Disinformation: consolation and catastrophe during coronavirus

As COVID-19 headlines continue to dominate news cycles, pro-Kremlin disinformation outlets are working tirelessly to churn out false stories about the virus.

As soon as news broke of the first cases in late January, these outlets had their conspiracy theory ready for dissemination: “The virus is created in NATO and/or laboratories”.

This is a line they continue to repeat but researchers monitoring and collecting these stories have started to spot a pattern – depending on the target audience. If it’s a Russian audience, then these outlets describe the virus as a form of foreign aggression: the virus comes from Latvia, from the United States and will affect only foreign countries, and so on.

The stories aim to offer consolation to their domestic audience that the democratic system is failing these countries.

The stories aimed at international audiences are similar in that they describe the virus as man-made but are then tweaked to describe the virus in more sinister terms. So, for example, the virus is being spread to reduce the planet’s population, there is no outbreak, it’s being used to inject nano-chips and, finally, the virus is being used by the global elites to introduce tyranny.

South Front, a leading English language pro-Kremlin disinformation outlet, even went so far as to suggest that the virus is all a scheme by the Italian government to milk EU for money and relax stringent EU budgetary rules.

While the domestic audience is fed consolation, the international audience is presented with the apocalypse.

These outlets would have us believe that global elites, European governments, UN agencies and civil society are all plotting to impose tyranny.

Disinformation is always an exercise in bad faith but during such an exceptionally difficult time, when many across the globe are still getting to grips with the social and economic realities of quarantine rules, these tactics seem especially callous.

It is also particularly insidious since there are indeed instances of countries that are using the global health crisis as an excuse or a distraction.

In Israel, for example, the government approved the use of tracking technology developed to combat terrorism to retrace the movements of coronavirus patients. Critics argue that the use of this location technology, so far limited to 30 days, constitutes a dangerous precedent and an invasion of Israeli citizens’ privacy.
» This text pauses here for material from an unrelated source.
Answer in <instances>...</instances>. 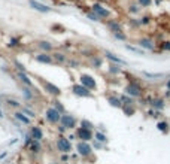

And while the world remains focused on COVID-19 headlines, China announced it plans to expel 13 journalists from three major US publications in an unprecedented retaliation against foreign media in the country. Its propaganda machine has also been in overdrive both at home and abroad. While propagating the lie that the virus in Wuhan was brought in by the US military, it seeks acknowledgement for help it didn’t necessarily give in European countries battling the crisis.

Hungary’s Victor Orban has used the crisis to clamp down on press freedom, and he’s not the only one as international press freedom organisations repeat calls for the crisis not to be used to clamp down on journalists.

Russia’s President Vladimir Putin saw a global crisis and decided that what the world needed was more Putin, which is why he backed an amendment to the Constitution that would allow him to run again after his presidential term ends, with the potential to remain in power until 2036.

Pro-Kremlin disinformation efforts, targeting an international audience, aim to create distrust in national, European and International institutions; distrust in experts, health care systems and the individuals engaged in the work to help those affected by the virus.

In a situation where trust, cooperation and persistence are essential, disinformation kills people.